Ieri pomeriggio il vicepresidente vicario della Sampdoria, Edoardo Garrone, è salito al centro sportivo "Gloriano Mugnaini" di Bogliasco per tastare il polso della squadra dopo i due pareggi per 0-0 contro Sassuolo ed Ascoli, e in vista della gara esterna di Cittadella. L'edizione odierna de Il Secolo XIX riporta alcune dichiarazioni del dirigente blucerchiato:
"Tutti i dipendenti della Sampdoria hanno la mia piena fiducia e devono restare concentrati sull'obiettivo che ci siamo posti all'inizio della stagione e che è la serie A. Secondo me abbiamo tutte le carte in regola per centrare questo obiettivo e nulla deve restare intentato. I conti poi si faranno comunque alla fine, e se ci saranno novità si sapranno dalla mia persona - dice il presidente doriano in riferimento alle voci sulla possibile partenza di Sensibile e anche sull'arrivo di un nuovo dirigente -.

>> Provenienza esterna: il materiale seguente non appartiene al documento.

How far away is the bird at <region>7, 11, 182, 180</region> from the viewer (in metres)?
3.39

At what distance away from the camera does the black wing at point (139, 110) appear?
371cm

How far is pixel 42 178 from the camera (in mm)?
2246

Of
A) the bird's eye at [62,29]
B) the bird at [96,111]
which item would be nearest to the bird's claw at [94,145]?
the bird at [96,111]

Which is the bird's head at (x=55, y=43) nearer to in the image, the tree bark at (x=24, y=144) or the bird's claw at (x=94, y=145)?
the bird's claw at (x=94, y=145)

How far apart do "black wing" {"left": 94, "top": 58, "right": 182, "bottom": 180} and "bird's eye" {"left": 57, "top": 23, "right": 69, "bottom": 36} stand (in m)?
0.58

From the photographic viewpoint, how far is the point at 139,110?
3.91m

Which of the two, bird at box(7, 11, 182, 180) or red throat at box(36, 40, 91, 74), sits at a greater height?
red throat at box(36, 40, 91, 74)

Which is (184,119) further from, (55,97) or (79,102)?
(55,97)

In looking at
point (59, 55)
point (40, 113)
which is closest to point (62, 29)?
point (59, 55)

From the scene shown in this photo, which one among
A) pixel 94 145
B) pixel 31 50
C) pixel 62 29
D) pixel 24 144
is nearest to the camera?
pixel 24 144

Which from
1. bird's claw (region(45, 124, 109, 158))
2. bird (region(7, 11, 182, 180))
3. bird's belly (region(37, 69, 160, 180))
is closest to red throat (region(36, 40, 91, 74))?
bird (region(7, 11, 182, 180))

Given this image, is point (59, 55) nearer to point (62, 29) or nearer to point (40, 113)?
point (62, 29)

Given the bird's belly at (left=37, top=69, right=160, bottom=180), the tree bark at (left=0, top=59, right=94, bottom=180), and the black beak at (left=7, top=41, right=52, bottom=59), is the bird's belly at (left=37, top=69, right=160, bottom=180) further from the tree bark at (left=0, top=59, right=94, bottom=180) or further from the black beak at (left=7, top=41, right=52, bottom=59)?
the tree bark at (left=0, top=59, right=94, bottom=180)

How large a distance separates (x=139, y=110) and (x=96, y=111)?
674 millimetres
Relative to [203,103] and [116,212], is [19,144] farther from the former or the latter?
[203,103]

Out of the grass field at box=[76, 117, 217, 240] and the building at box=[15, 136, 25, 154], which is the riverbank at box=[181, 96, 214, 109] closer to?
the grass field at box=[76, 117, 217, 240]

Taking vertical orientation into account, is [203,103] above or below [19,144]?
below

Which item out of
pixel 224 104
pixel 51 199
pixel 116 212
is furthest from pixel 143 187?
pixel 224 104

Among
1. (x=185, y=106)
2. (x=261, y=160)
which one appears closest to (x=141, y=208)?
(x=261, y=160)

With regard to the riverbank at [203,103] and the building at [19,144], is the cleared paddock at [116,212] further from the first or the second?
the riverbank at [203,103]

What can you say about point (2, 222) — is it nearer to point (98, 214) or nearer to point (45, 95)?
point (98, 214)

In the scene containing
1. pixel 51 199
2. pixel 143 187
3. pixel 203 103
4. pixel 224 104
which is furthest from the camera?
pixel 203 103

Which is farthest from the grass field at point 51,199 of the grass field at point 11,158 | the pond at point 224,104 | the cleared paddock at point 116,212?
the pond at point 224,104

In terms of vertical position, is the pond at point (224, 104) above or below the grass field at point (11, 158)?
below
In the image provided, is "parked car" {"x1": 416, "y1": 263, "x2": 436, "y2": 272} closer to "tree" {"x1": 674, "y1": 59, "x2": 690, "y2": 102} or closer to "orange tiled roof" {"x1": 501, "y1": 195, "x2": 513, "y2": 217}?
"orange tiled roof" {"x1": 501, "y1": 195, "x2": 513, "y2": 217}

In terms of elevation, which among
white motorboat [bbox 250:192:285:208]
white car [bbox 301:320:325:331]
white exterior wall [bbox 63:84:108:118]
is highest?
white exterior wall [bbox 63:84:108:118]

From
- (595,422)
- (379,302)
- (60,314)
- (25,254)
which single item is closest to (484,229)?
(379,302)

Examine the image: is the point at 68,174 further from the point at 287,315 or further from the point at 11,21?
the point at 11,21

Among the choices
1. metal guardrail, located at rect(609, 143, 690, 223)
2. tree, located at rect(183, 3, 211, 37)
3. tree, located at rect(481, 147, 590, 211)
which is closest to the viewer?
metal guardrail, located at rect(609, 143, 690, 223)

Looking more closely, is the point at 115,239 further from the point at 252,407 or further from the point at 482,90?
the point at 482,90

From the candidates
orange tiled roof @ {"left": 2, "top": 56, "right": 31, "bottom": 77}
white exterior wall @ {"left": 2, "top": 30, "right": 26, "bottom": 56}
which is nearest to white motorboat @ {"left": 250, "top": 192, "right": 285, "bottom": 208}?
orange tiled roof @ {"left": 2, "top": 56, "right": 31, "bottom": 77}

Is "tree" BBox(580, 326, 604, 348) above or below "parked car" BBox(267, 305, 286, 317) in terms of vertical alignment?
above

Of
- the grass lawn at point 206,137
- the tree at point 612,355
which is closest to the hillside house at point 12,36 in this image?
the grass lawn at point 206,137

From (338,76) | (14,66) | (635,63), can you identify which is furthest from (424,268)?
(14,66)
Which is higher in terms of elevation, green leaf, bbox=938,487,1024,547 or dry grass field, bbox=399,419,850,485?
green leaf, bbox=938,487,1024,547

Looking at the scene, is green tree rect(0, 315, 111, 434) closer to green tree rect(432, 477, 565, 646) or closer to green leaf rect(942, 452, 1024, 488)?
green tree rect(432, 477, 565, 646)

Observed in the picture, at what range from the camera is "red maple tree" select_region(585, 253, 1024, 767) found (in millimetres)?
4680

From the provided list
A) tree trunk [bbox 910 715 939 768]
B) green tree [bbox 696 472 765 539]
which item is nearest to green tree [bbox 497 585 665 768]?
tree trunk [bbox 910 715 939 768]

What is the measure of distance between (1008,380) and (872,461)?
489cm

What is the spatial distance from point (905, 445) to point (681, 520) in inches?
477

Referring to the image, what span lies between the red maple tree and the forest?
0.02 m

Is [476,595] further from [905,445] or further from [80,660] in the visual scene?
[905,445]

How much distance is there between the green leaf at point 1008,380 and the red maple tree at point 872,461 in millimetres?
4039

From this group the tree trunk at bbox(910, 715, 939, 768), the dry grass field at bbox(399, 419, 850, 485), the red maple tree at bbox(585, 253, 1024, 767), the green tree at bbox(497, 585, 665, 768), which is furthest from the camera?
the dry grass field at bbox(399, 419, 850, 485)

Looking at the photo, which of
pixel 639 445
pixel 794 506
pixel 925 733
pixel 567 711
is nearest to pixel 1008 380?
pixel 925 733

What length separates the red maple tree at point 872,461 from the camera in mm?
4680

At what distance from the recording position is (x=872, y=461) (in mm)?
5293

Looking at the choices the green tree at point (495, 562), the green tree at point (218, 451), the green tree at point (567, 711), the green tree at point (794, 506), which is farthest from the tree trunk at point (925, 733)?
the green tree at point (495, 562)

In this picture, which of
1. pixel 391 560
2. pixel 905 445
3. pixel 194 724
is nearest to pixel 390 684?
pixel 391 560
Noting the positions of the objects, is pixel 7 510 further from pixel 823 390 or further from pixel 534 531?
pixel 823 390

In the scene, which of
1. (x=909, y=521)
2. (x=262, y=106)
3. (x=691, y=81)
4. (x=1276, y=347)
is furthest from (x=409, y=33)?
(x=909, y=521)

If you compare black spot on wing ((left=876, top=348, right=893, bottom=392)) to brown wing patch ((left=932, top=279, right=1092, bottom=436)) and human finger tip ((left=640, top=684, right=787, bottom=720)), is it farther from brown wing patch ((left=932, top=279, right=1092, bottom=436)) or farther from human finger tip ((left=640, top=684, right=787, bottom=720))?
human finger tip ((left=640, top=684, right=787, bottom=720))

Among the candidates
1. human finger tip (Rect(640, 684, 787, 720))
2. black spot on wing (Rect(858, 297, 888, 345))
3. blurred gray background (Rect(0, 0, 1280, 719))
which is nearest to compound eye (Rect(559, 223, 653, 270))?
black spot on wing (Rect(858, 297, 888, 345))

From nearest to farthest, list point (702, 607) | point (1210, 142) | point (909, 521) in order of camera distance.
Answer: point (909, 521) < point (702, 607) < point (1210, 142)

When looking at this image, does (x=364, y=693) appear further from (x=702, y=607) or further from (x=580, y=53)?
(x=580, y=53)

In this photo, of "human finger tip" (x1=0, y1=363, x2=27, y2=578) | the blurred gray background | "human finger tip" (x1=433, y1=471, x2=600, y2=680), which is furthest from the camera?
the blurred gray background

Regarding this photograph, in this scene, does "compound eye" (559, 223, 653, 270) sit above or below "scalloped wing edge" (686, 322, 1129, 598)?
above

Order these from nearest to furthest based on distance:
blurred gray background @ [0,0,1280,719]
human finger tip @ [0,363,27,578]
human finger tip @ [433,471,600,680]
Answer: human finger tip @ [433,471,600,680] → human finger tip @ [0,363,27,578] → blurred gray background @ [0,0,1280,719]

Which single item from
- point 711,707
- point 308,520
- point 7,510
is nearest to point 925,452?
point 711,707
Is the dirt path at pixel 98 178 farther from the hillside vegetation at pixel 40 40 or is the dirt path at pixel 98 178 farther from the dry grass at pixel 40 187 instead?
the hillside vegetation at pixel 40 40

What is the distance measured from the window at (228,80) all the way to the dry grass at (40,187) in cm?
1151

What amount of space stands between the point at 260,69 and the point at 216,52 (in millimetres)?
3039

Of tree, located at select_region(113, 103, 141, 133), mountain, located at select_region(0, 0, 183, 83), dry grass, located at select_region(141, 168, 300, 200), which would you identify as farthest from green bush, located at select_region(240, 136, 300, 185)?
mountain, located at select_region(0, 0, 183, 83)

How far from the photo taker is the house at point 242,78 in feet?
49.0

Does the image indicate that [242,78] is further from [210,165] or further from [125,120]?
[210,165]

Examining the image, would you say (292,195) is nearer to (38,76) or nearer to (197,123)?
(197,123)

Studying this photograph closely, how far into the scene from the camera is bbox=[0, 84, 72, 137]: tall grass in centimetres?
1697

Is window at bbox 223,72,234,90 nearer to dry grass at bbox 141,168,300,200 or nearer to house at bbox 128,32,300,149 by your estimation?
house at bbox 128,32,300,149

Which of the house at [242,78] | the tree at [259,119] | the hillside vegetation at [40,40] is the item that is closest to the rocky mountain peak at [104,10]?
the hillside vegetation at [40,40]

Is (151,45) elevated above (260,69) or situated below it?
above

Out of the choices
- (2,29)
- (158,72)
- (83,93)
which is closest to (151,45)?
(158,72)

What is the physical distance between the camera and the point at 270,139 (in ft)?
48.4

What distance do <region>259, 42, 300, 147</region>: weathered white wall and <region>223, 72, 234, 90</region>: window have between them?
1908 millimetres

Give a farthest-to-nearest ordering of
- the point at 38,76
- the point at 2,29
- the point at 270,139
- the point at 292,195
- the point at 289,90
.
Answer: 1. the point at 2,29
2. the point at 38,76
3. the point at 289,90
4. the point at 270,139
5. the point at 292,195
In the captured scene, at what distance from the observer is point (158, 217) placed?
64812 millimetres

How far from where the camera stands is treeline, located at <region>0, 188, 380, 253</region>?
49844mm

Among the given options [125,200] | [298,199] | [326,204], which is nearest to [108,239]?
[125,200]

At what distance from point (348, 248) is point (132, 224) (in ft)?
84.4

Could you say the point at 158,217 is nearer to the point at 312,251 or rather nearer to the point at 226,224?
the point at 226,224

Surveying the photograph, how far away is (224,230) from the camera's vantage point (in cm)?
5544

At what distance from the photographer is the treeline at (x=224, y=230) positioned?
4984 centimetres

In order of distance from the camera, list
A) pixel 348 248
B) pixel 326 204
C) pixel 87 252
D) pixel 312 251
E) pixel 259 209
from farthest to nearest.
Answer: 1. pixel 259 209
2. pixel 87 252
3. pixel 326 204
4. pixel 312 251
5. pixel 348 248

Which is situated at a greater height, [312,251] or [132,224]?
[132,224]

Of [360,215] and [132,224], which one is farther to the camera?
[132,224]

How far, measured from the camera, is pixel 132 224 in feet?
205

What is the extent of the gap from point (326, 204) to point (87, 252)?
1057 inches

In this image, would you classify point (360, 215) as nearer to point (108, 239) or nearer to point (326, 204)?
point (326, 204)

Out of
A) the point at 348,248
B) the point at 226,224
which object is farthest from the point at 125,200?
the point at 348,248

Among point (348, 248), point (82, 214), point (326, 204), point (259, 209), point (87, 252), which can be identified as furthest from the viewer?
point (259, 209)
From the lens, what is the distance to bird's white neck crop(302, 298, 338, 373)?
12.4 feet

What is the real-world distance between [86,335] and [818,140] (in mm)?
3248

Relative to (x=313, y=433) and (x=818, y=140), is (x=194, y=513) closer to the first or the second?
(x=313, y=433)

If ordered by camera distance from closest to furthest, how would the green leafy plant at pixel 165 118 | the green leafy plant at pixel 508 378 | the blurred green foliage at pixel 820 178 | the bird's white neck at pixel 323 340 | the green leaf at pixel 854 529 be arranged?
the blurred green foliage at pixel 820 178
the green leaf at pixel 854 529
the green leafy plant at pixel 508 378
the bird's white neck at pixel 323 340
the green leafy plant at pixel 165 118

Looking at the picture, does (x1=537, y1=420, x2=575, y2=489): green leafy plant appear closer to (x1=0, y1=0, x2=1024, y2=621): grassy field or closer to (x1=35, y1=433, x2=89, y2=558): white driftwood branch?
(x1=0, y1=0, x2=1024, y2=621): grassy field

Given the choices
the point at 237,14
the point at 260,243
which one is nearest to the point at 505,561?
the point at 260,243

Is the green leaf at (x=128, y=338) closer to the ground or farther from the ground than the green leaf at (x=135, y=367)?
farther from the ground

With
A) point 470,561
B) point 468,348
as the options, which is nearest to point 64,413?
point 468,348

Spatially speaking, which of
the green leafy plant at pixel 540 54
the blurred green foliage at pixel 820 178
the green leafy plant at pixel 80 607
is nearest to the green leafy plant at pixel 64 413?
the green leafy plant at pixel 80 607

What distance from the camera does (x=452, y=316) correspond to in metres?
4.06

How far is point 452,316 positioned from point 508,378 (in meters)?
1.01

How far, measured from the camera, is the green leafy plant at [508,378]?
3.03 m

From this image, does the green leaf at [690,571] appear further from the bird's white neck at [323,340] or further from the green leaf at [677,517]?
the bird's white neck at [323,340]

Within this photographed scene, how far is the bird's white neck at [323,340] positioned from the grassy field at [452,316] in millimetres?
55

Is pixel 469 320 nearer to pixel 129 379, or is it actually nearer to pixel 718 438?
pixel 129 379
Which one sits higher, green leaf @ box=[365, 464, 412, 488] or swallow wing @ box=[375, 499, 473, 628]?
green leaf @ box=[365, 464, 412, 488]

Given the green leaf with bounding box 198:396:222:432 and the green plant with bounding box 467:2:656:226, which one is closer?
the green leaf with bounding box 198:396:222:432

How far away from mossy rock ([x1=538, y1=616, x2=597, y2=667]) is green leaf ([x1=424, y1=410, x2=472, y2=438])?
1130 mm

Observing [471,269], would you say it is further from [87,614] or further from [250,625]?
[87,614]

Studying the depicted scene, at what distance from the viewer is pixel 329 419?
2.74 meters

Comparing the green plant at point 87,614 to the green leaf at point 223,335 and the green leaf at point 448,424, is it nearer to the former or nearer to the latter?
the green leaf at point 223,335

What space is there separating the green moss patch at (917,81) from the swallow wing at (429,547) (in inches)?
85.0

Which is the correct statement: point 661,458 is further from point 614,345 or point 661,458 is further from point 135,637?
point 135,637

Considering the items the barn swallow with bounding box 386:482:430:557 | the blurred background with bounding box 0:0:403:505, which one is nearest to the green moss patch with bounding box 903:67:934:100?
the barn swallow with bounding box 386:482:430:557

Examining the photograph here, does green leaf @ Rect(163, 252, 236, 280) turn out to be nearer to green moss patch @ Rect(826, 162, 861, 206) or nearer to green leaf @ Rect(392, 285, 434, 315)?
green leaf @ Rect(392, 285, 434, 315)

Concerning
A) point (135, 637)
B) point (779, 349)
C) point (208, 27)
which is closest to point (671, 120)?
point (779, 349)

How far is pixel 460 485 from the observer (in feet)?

Il calcio è questo e inizio a conoscerlo meglio. Si parla di calciomercato fino alla fine di gennaio e anche un po' oltre. Quindi subito dopo inizia il mercato dei Direttori Sportivi. E' ovvio che sia così, ma le società che funzionano bene secondo me non si devono far distrarre da quanto si dice attorno a loro. In ogni caso qualunque decisione sarà assunta alla fine della stagione, avrà come solo obiettivo il rafforzamento della Sampdoria.
A mio avviso la valutazione dei dirigenti sportivi non si fa solamente in riferimento ai risultati. Un dirigente deve saper gestire gli uomini, rispettare il budget, investire su giovani calciatori che possono essere i campioni del futuro. Se è una critica a Sensibile? Dell'impegno che stanno profondendo i miei collaboratori sono pienamente soddisfatto. Anche se lo sarò solamente soltano ad obiettivo acquisito, questo è ovvio".
Ecco poi cosa pensa Edoargo Garrone della visita di Sensibile a Sabatini, lunedì a Roma: "Intanto con Sabatini ho un ottimo rapporto io stesso ed è una persona abilissima nel proprio lavoro con la quale mi confronto spesso. Poi è normale che Sensibile incontri i suoi colleghi e Sabatini in particolare che è un suo punto di riferimento costante. Sensibile si muove spesso e concordiamo sempre insieme i suoi movimenti. Per esempio, di recente è stato all'estero. Un direttore sportivo deve aggiornarsi e prendere nuovi contatti, allargare i proprio orizzonti. Il lavoro che abbiamo fatto con lui è stato di costruzione. I bilanci si faranno alla fine, non prima".
Infine Garrone si esprime sul possibile arrivo di un Direttore Generale, a fine stagione:
"La tesi del Secolo XIX, vale a dire che alla Sampdoria serva un DG, è una tesi che ha una sua logica e che può anche essere condivisibile - afferma il vice presidente blucerchiato -. Ripeto, i conti si fanno soltanto alla fine, però io mi muoverò nell'ottica di un rafforzamento della Sampdoria. Quindi se si presenterà questa necessità andrò a cercare uno dei migliori Direttori Generali che ci sono in circolazione".